When compression hurts:

Governance-sensitive content where information loss is unacceptable
Agent loops where over-aggressive compression forces re-fetching already-retrieved artifacts — creating more inference calls than the compression saved (Factory.ai)
Situations where failure signals matter — summaries obscure the natural signals that should cause agents to stop

Preserve breadcrumbs even when compressing prose: file paths, function names, commit hashes, timestamps. Low token cost, high recovery value.

Caching: 60–90% Cost Reduction for Free

Prompt caching has zero quality impact and significant cost impact. Cache-friendly design is the cheapest optimization available.

Cache-friendly principle: Static content first, dynamic content last. A timestamp or session ID at the top of a system prompt invalidates the cache on every request.

	Anthropic	OpenAI
Control	Explicit breakpoints	Automatic
Read discount	90%	50%
Write premium	25–100%	None
TTL	5 min or 1 hour	5–10 min

Anthropic requires marking blocks with "cache_control": {"type": "ephemeral"}. OpenAI caches automatically for prompts 1,024+ tokens. Anthropic's explicit control is more powerful; OpenAI's is zero-config.

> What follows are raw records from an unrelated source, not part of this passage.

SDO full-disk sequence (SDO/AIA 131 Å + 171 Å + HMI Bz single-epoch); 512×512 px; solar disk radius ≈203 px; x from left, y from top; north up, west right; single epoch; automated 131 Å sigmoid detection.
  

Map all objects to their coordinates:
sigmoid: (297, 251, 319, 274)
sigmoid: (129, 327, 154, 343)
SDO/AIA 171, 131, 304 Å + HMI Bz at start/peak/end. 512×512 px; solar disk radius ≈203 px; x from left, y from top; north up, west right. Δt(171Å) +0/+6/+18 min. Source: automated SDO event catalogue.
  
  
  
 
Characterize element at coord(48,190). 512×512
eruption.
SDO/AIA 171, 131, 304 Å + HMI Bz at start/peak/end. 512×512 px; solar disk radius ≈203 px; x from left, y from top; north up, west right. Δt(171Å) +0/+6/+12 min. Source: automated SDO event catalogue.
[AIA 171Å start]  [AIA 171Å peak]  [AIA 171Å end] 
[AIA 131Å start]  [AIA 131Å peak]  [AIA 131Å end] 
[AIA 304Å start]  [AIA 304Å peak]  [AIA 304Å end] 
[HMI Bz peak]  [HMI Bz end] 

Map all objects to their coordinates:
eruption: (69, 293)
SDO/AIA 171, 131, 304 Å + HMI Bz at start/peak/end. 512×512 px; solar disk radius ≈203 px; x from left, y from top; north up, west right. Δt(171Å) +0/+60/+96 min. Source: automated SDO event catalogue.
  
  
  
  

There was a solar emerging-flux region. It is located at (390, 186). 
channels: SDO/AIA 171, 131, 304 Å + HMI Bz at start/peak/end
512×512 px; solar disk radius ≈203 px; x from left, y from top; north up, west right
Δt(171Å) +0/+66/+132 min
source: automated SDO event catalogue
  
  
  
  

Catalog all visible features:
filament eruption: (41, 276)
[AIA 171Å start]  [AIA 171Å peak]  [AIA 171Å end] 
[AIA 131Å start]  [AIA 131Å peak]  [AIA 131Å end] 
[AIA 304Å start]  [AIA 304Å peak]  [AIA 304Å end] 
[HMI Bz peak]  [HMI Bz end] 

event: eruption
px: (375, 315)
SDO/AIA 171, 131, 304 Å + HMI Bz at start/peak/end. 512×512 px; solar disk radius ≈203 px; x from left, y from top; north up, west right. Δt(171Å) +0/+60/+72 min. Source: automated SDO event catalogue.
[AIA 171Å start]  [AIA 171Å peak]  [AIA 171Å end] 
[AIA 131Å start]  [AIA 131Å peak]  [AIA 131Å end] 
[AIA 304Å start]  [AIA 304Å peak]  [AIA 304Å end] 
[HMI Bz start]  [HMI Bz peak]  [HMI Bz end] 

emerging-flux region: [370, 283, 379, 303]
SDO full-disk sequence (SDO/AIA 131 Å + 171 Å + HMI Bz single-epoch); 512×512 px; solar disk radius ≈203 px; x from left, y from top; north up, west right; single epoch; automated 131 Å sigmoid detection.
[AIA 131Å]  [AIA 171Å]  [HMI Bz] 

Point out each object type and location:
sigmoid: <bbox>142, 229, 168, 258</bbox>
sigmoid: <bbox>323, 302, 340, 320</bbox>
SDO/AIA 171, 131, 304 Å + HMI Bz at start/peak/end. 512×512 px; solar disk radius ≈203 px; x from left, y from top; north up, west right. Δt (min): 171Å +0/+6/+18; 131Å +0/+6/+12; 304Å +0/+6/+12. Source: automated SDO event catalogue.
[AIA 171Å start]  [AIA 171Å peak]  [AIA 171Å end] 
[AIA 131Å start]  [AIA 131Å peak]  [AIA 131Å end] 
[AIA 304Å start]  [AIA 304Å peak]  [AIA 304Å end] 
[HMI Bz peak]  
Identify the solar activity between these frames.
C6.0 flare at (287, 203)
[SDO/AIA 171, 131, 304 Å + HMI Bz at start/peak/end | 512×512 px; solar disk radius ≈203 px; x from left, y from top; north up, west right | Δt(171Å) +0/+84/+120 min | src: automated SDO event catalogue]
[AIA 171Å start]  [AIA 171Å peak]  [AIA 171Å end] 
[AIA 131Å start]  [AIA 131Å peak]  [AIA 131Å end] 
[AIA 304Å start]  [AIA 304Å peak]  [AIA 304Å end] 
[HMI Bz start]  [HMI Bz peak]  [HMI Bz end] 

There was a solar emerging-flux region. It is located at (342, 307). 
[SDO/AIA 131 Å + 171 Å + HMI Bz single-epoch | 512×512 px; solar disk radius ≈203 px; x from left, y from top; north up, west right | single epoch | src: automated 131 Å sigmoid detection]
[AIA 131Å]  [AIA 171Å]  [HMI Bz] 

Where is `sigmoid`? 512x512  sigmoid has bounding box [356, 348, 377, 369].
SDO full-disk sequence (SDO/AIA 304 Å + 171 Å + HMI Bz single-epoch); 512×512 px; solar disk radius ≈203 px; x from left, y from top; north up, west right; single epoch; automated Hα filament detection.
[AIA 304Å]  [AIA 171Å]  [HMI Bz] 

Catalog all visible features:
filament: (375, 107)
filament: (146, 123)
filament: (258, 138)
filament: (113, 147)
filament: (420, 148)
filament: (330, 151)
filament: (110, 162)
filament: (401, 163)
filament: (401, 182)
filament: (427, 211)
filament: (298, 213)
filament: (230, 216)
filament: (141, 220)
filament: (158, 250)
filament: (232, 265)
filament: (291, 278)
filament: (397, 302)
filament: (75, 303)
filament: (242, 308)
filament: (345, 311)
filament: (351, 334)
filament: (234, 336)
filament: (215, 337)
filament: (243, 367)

Production case studies: Thomson Reuters Labs (60% cost reduction), YUV.AI (70% cost reduction). See also system-vs-user-prompt for how prompt slot placement affects cache hit rates.

Known Anthropic cache invalidation triggers: changing tool_choice, toggling web search/citations, modifying thinking parameters.

Multi-Turn Management: Masking Beats Summarization

JetBrains Research (2025) compared observation masking vs. LLM summarization in agent tool-use loops. Observation masking was 52% cheaper with 2.6% higher solve rates. Agents with summarized context ran 13–15% longer because summaries obscured natural failure signals that would otherwise have caused them to stop.

Observation masking: Replace older tool outputs with placeholders ([observation truncated]) while keeping action history and reasoning intact. Maintain a rolling window of ~10 turns.

When to use what:

Approach	Cost Reduction	Quality Impact	Use For
Observation masking	52%	+2.6% solve rate	Agent tool-use loops
LLM summarization	50%+	Agents run 13–15% longer	Selected high-value segments only
Sliding window	Variable	Abrupt early-context loss	Short-horizon chat
Compaction (summarize + restart)	High	Good if done carefully	Long coding sessions

Anthropic's recommended escalation: (1) clear tool outputs after use, (2) structured note-taking outside context, (3) sub-agent delegation returning 1–2K token summaries.